Excerpt provided:
---*---
I was born in Russia and introduced to books at an early age. My beloved grandmother fostered my love for books and reading; she and I spent many days at the local library together. In Russia, books were my only source of information about other cultures and worlds outside of my own. Reading became my driving force.
After completing medical school in Russia, I immigrated to Canada. It was there that I had to learn to read yet again, as an adult and a non-native English speaker. Learning to read again was not easy, but now I feel very lucky to have learned to read twice.
In my work as a pediatrician in Pawtucket, I work with children who struggle to read, and I can relate to their challenges. As a child, my favorite book was
Karlsson on the Roof
by Astrid Lindgren, which took me on little adventures along with its main characters. My favorite book to give out is
Munch! Crunch! Snacks & Lunch
which teaches kids about healthy eating, and also that reading can be fun!
I passionately believe in encouraging bilingualism in children. As a mother, I value being able to read to my two children in both my native language and English; it brings me incredible joy to know that they are hearing stories and associating them with my voice. In Pawtucket, we have many families whose native languages are Spanish, Portuguese, French, and Creole. I know that it is tough for parents who are learning English themselves to read books in a language so new to them. As a result, some parents avoid it altogether.
I recall a Spanish-speaking Dad saying that he would love to read to his children in Spanish, but that he didn't have access to any Spanish-language books.
When I handed this Dad a Spanish-language book, provided by Reach Out and Read, he was surprised and overjoyed. He didn't expect that I would value and provide books in his "mother-tongue," in this English-speaking country. I was equally excited, because I knew from experience that this small gesture would make a difference, and set Dad and daughter on a path to new discoveries of their own.
My patient population is extremely diverse. Some of my patients have access to many books, while others will only have the books that we provide. As we all know, reading is a critical skill for any child. In the first years of life, you learn how to read. Then, you read to learn. Reach Out and Read allows me to provide an incredible gift to children and families. Each time I hand a child the gift of a book, I feel as though I am handing them a key...a key that will open the door to endless possibilities.
---*---
Source records
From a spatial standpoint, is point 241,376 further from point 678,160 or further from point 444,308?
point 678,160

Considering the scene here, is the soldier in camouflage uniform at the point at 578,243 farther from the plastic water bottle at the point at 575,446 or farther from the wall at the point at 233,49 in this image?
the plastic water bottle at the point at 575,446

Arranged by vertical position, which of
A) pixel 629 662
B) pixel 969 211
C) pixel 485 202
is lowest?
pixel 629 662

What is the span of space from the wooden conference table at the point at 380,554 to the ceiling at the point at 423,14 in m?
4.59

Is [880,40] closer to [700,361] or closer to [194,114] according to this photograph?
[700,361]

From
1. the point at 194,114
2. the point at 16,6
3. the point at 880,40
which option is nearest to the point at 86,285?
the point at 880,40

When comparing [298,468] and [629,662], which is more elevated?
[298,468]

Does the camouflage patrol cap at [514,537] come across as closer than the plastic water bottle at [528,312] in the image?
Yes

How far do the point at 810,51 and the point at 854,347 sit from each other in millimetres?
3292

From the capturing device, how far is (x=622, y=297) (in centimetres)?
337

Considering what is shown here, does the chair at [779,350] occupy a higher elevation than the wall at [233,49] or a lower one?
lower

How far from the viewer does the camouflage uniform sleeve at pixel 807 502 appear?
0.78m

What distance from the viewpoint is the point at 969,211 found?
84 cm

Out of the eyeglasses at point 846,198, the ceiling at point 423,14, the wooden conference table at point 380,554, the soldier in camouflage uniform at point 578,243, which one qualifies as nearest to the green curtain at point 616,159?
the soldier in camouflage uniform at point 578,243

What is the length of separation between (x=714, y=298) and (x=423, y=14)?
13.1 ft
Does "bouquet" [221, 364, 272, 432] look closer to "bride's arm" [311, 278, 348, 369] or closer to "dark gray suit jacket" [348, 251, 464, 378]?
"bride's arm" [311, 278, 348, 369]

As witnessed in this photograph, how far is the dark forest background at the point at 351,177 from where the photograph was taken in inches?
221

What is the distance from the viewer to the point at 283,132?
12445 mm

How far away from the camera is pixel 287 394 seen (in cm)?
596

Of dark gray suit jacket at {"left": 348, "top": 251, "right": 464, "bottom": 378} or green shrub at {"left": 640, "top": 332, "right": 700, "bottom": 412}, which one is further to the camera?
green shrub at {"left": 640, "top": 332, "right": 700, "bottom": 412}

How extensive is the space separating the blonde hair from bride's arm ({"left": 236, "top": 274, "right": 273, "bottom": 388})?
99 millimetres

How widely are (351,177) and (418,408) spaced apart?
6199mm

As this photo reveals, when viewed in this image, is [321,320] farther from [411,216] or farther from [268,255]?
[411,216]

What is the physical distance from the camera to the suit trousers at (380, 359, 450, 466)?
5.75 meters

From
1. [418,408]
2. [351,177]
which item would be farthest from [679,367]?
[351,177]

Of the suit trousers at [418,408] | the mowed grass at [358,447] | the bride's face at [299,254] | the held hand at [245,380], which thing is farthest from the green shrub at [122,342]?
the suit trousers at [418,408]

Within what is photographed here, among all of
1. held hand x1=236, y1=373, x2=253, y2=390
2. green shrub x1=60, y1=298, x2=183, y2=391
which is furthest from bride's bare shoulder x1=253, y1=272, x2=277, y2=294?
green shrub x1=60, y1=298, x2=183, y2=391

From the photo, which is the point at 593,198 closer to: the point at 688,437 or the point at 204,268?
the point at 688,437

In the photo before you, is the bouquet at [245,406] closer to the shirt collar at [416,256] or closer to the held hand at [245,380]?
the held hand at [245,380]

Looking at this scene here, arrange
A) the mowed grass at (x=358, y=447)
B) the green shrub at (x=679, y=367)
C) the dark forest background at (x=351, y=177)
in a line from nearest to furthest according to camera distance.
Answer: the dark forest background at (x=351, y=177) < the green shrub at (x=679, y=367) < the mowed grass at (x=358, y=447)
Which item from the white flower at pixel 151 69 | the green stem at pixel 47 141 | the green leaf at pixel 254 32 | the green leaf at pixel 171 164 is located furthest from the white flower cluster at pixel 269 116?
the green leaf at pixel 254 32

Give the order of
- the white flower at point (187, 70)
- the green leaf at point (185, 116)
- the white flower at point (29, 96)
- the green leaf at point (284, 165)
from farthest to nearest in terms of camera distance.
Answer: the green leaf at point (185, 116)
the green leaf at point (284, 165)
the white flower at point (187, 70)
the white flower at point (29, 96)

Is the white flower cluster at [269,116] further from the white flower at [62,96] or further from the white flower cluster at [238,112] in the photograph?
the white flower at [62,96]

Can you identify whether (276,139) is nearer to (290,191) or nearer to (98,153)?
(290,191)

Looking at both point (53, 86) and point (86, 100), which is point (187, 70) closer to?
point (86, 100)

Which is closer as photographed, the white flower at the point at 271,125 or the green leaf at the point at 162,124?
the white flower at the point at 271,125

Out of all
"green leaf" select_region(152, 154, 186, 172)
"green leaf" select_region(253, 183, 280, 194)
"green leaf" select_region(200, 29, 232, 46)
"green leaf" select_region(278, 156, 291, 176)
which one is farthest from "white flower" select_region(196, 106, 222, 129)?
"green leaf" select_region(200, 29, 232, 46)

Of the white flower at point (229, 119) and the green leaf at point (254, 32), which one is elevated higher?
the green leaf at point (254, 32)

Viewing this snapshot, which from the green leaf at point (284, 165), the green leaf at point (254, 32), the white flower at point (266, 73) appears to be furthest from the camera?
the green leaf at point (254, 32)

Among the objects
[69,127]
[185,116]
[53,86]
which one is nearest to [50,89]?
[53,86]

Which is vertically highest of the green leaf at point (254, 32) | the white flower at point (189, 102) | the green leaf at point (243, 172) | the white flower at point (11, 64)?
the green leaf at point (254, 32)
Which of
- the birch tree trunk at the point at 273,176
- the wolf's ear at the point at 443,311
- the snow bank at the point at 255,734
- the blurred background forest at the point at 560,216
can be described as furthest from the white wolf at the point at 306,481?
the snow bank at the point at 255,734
---*---
Questions to answer:
(a) From the essay on reading, quote the passage starting with "I was born in" and going on through "my driving force.".
(b) Answer these questions from the essay on reading:
(i) To which country did the writer immigrate after finishing medical school?
(ii) Which native languages does the essay list for families in Pawtucket?
(iii) What is the writer's favorite book to give out?

Answers to the tasks:
(a)
I was born in Russia and introduced to books at an early age. My beloved grandmother fostered my love for books and reading; she and I spent many days at the local library together. In Russia, books were my only source of information about other cultures and worlds outside of my own. Reading became my driving force.

(b)
(i) Canada
(ii) Spanish, Portuguese, French, and Creole
(iii) Munch! Crunch! Snacks & Lunch